Outra razão, diz a estatal, foi a segurança: notou-se que ladrões "batedores" de malas usavam os bancos para observar passageiros. O raciocínio é que, sem bancos, fica mais fácil identificar eventuais criminosos infiltrados no saguão.

Em 2011, três furtos ocorreram por dia em Cumbica.

CAMA IMPROVISADA

Às 3h30, um casal estende uma toalha, deita e dorme. A madrugada é o horário mais calmo do aeroporto, o único em que há voos disponíveis para empresas que queiram começar a operar em Cumbica.

O painel de partidas mostra a lista de voos que está por vir: em poucas horas, tudo começa outra vez.

EMERGÊNCIAS

Na pista, um voo da TAM rumo a Campo Grande (MS) retorna ao aeroporto.
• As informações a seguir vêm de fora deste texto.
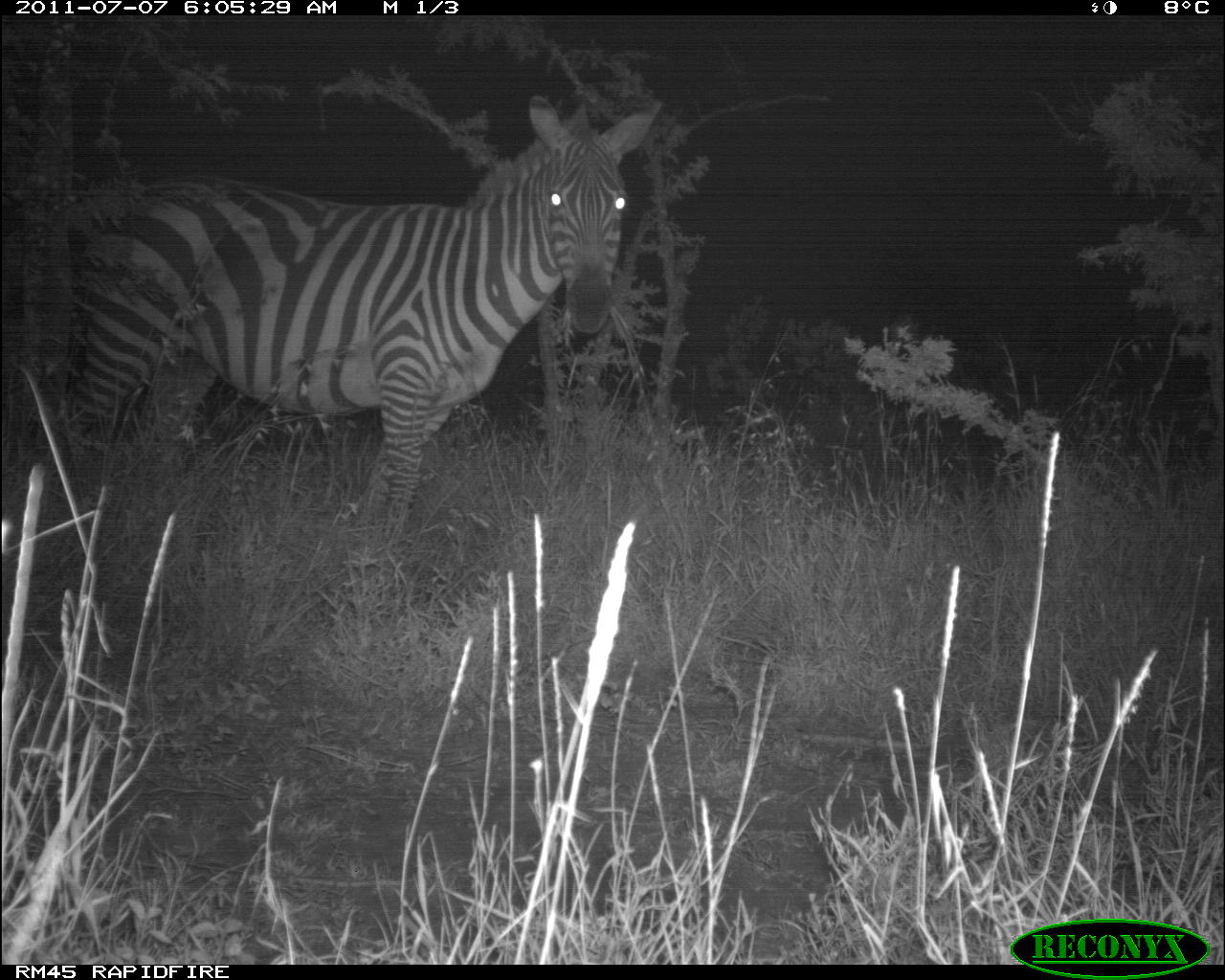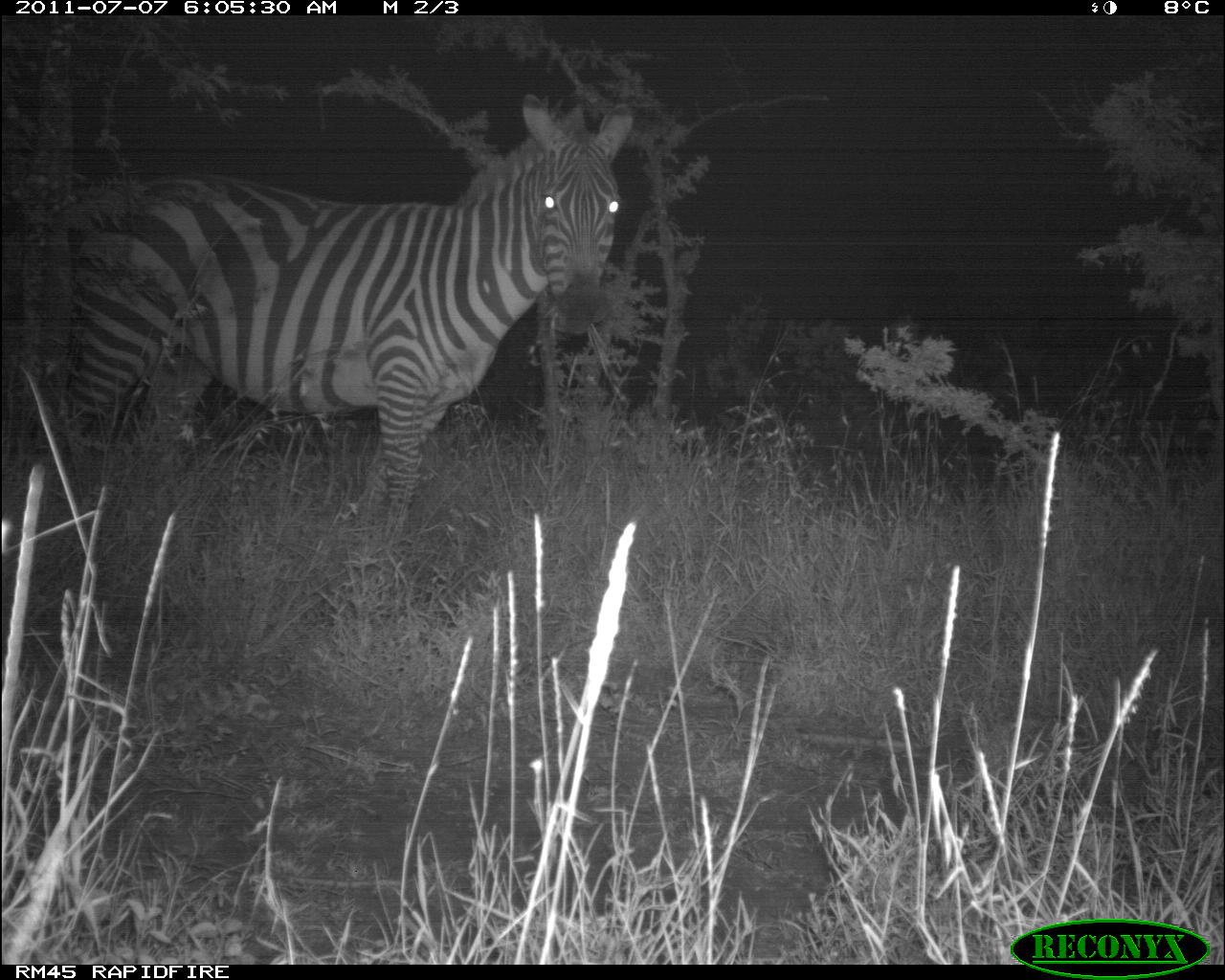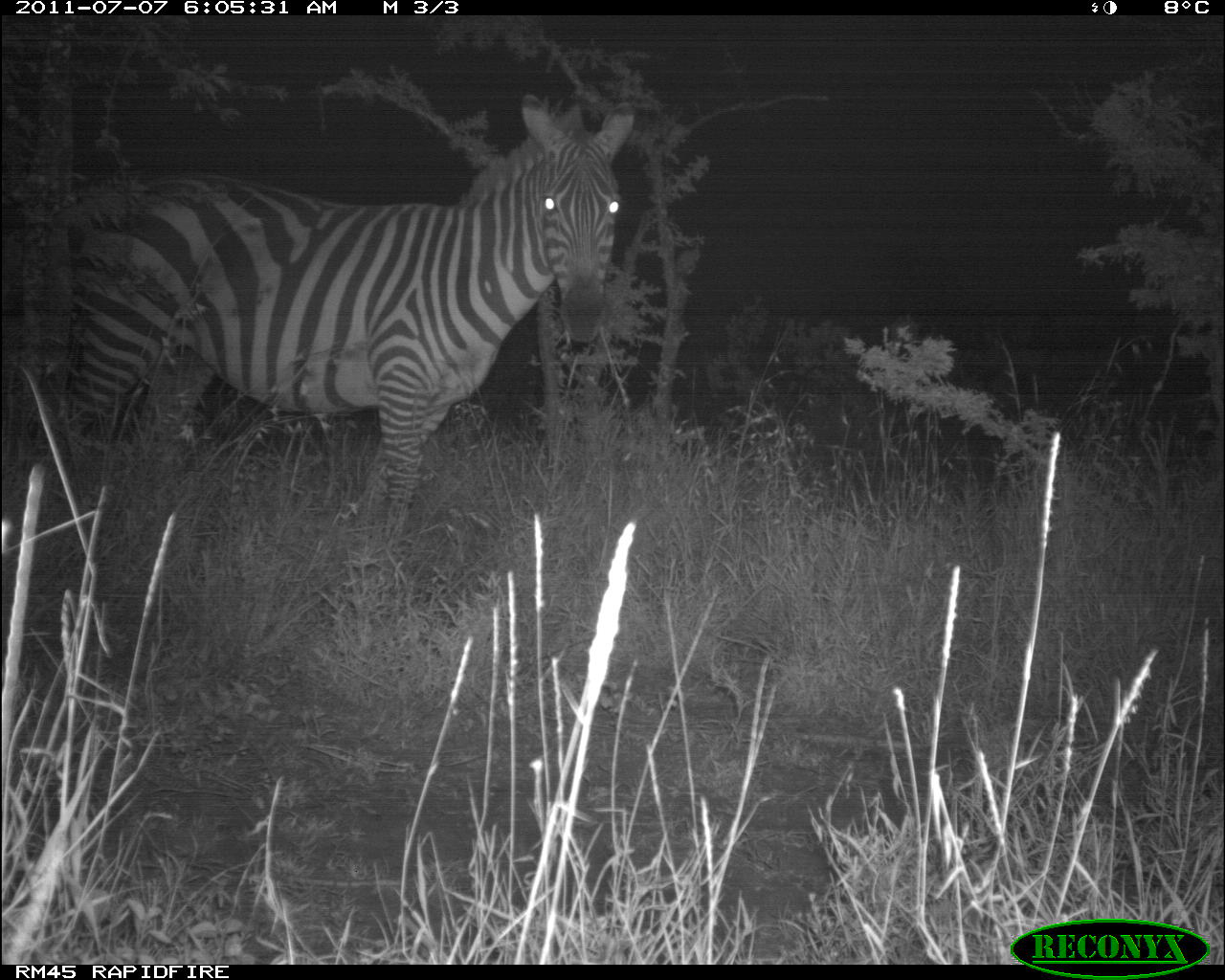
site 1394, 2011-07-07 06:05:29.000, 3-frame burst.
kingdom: Animalia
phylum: Chordata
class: Mammalia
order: Perissodactyla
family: Equidae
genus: Equus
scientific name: Equus quagga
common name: plains zebra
Equus quagga (plains zebra), count 1.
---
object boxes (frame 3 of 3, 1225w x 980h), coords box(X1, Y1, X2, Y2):
equus quagga: box(61, 89, 638, 537)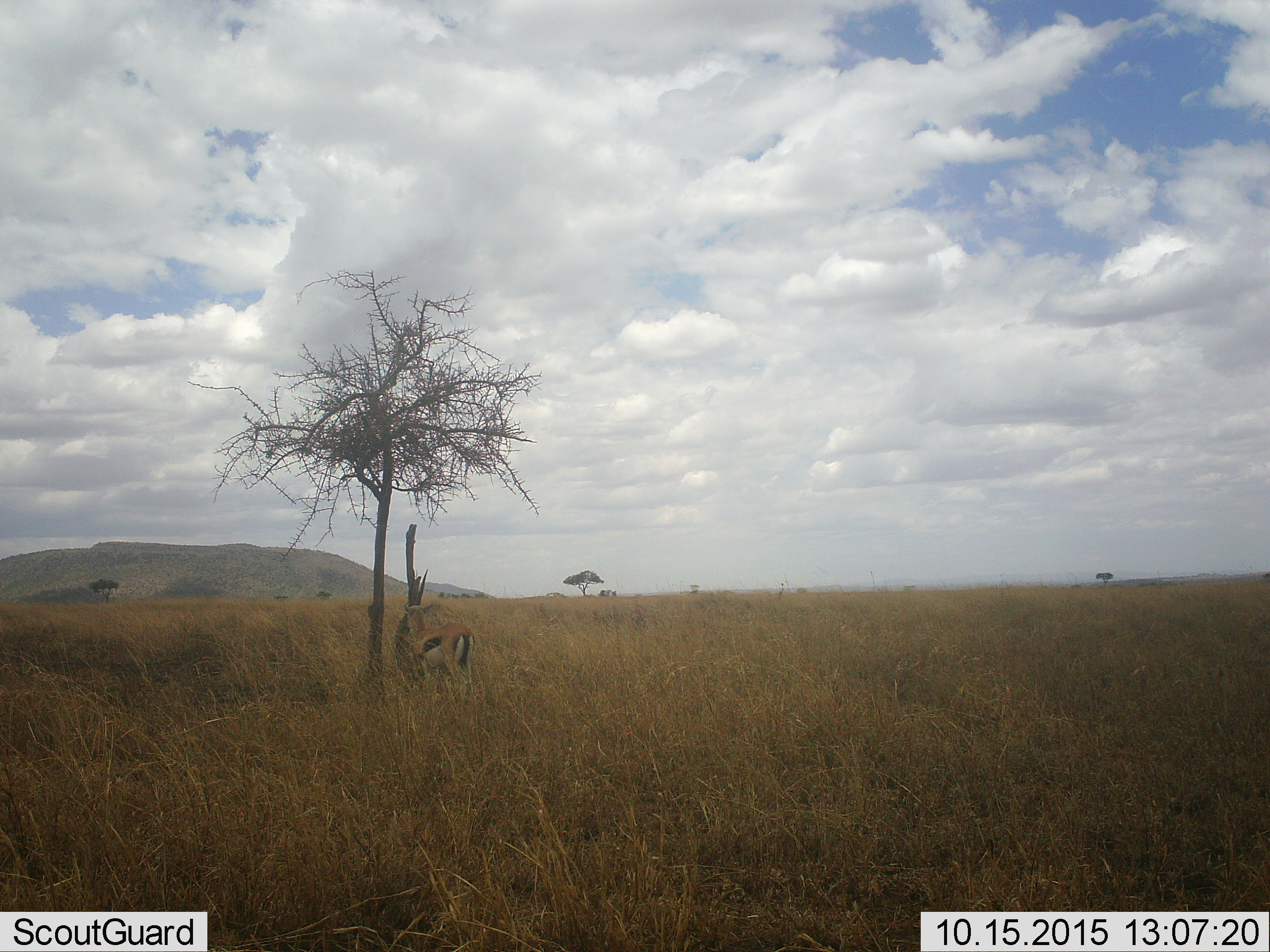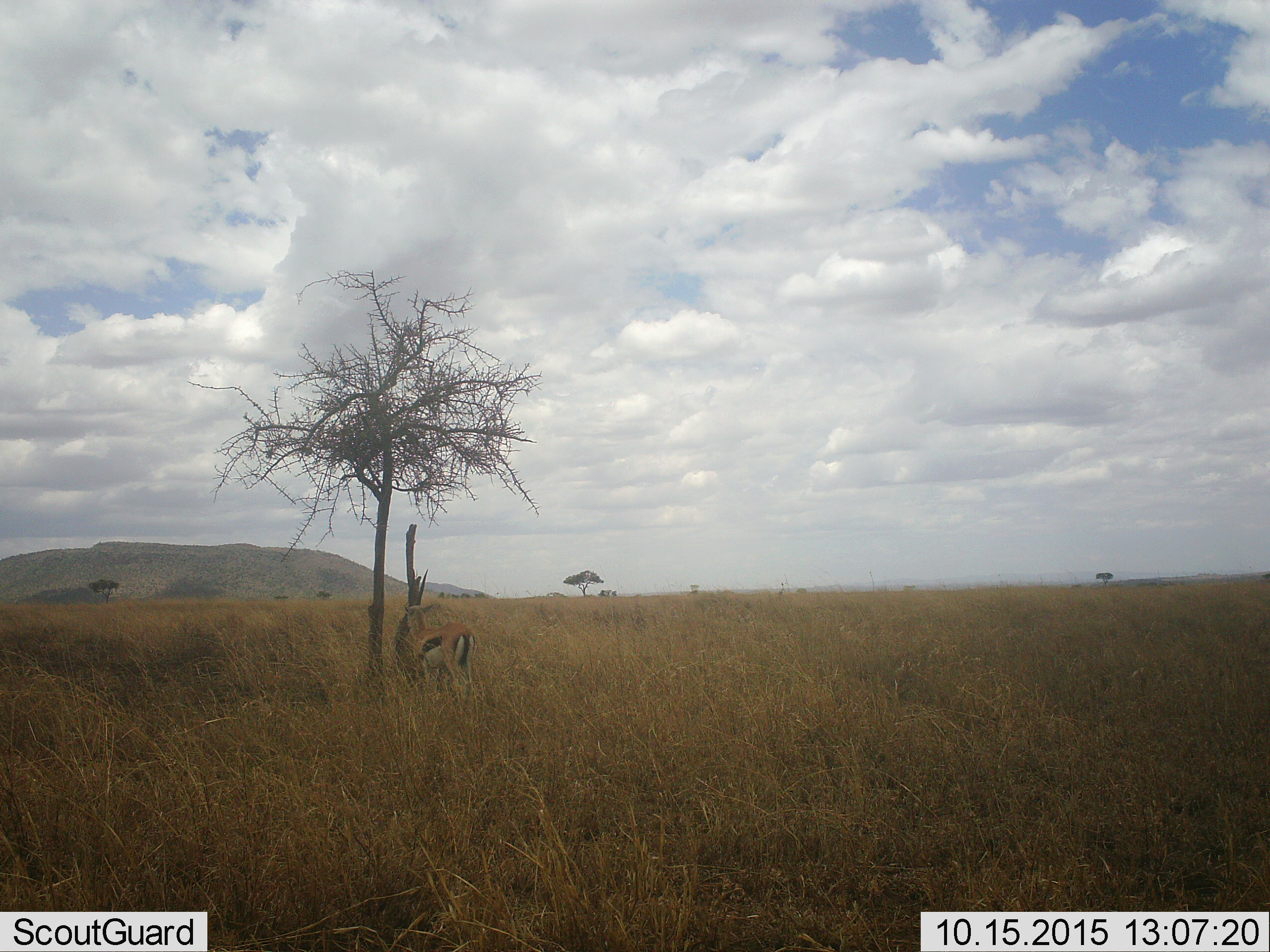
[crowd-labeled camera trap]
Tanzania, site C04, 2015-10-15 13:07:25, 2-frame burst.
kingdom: Animalia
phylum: Chordata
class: Mammalia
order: Artiodactyla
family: Bovidae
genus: Eudorcas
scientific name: Eudorcas thomsonii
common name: thomson's gazelle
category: gazellethomsons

Integrantes de uma excursão do grupo Adrenalina do Instituto Você, de "treinamento e desenvolvimento humano", discutiram com outros passageiros que se incomodaram com a gritaria e os palavrões da turma.

A comissária avisou o comandante da aeronave, que voltou a Cumbica e chamou a Polícia Federal. Após a confusão, cerca de 60 pessoas uniformizadas do Instituto Você foram levadas para a delegacia.

Horas depois, no fim da tarde, um jato parado no pátio é o empecilho para a normalidade do aeroporto. "Manutenção não programada" é a justificativa.

O eufemismo, comum nas companhias aéreas, serve para designar problemas de última hora nos aviões.

OPERAÇÃO SIMULTÂNEA

Normalidade, para Cumbica, é que 44, 45 aviões cheguem e saiam a cada hora. A distância reduzida entre as duas pistas impede que ocorram decolagens e pousos simultâneos.

A torre de controle tenta dar mais fluidez ao vaivém identificando os gargalos. Uma investigação constatou que havia pilotos da Gol ("uma pequena parte") que gastavam alguns segundos a mais para taxiar do que os demais. O motivo: a empresa paga remuneração por hora aos pilotos.

Um dos responsáveis pelo projeto tenta convencer quem age assim de que a atitude é prejudicial à empresa e às operações. A conscientização já rendeu avanços, afirma.

CÃO A BORDO

Entre os funcionários, vira motivo de risos um passageiro que tenta embarcar com um cachorro de grande porte dentro da cabine de passageiros do avião, o que é proibido. Orientado sobre o veto, ele afirma: "Mas eu levo ele dentro da caixa". Não deu certo.

SEM CONTROLE

Um homem de aparentemente 50 anos circula pelo saguão. Uma funcionária avisa: é o "Treze" do aeroporto, sinônimo para homem louco.

Ele entra nas salas internas e dá bom dia aos funcionários, "mas não mexe com ninguém", garante uma servidora da Infraero.